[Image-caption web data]
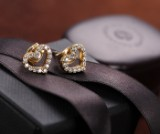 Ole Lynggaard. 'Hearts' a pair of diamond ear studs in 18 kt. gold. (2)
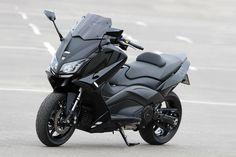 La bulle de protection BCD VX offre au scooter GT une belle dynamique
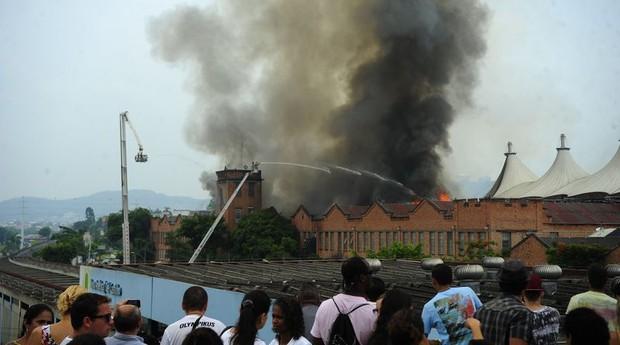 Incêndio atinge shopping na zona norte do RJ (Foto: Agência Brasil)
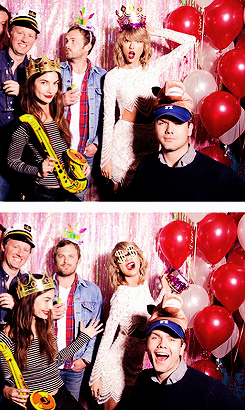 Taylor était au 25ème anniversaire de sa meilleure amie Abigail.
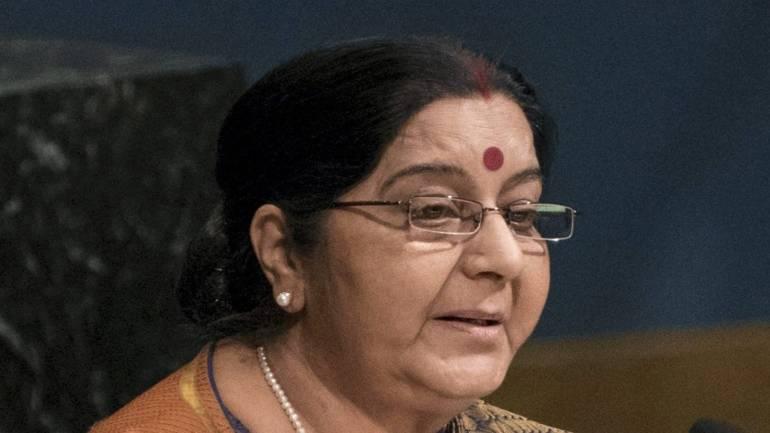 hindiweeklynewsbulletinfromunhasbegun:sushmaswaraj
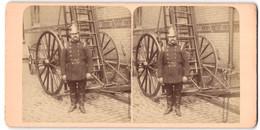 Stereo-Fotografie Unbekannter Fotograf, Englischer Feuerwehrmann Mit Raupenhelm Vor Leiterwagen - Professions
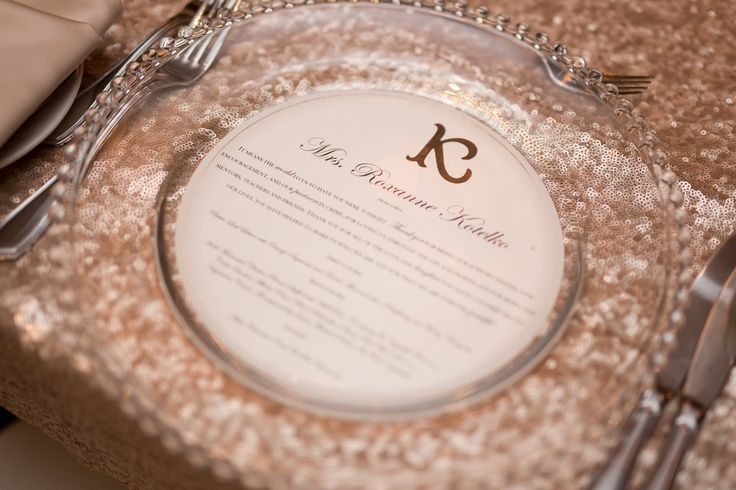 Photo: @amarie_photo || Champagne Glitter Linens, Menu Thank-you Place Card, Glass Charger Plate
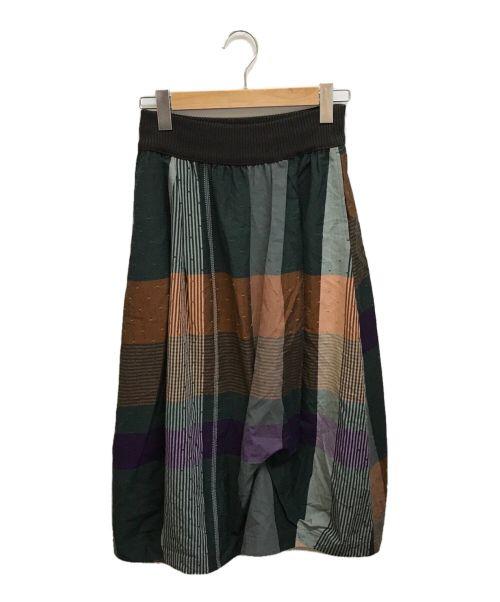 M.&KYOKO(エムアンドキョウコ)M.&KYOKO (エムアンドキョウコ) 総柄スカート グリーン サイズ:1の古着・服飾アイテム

§ **PROBLEM**:
Copy the entries character for character, excluding any pictures.

§ **OUTPUT FOR THIS EXERCISE**:
 Ole Lynggaard. 'Hearts' a pair of diamond ear studs in 18 kt. gold. (2)
 La bulle de protection BCD VX offre au scooter GT une belle dynamique
 Incêndio atinge shopping na zona norte do RJ (Foto: Agência Brasil)
 Taylor était au 25ème anniversaire de sa meilleure amie Abigail.
 hindiweeklynewsbulletinfromunhasbegun:sushmaswaraj
 Stereo-Fotografie Unbekannter Fotograf, Englischer Feuerwehrmann Mit Raupenhelm Vor Leiterwagen - Professions
 Photo: @amarie_photo || Champagne Glitter Linens, Menu Thank-you Place Card, Glass Charger Plate
 M.&KYOKO(エムアンドキョウコ)M.&KYOKO (エムアンドキョウコ) 総柄スカート グリーン サイズ:1の古着・服飾アイテム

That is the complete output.